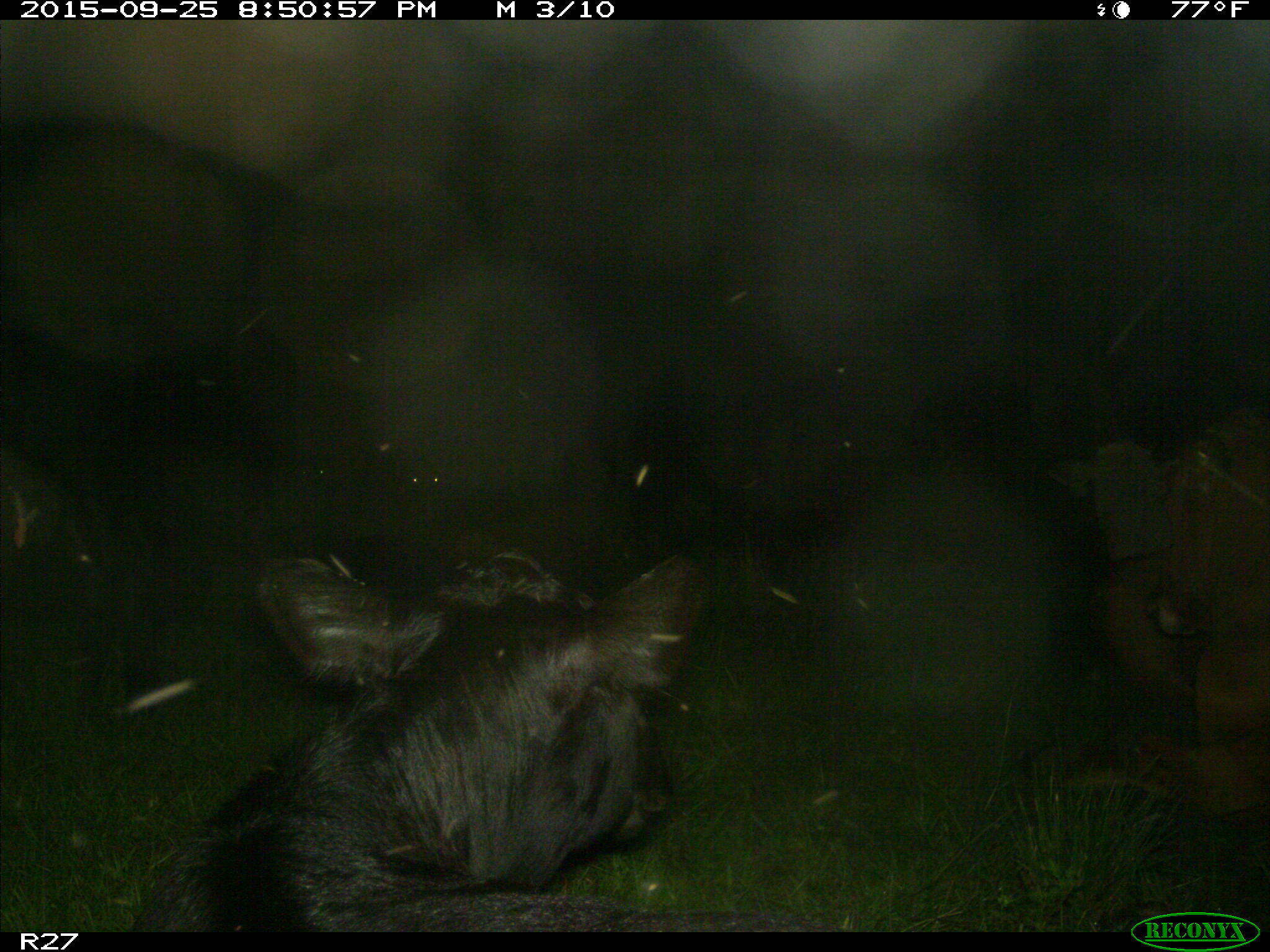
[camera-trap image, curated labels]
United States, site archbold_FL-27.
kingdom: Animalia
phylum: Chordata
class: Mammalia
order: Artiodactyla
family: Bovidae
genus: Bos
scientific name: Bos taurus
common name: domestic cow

━━━━━━

■ **WHAT IS BEING ASKED**
Provide an exact transcript of the lines from the one that holds "order: Artiodactyla" through the final line of the data above.

■ **ANSWER**
order: Artiodactyla
family: Bovidae
genus: Bos
scientific name: Bos taurus
common name: domestic cow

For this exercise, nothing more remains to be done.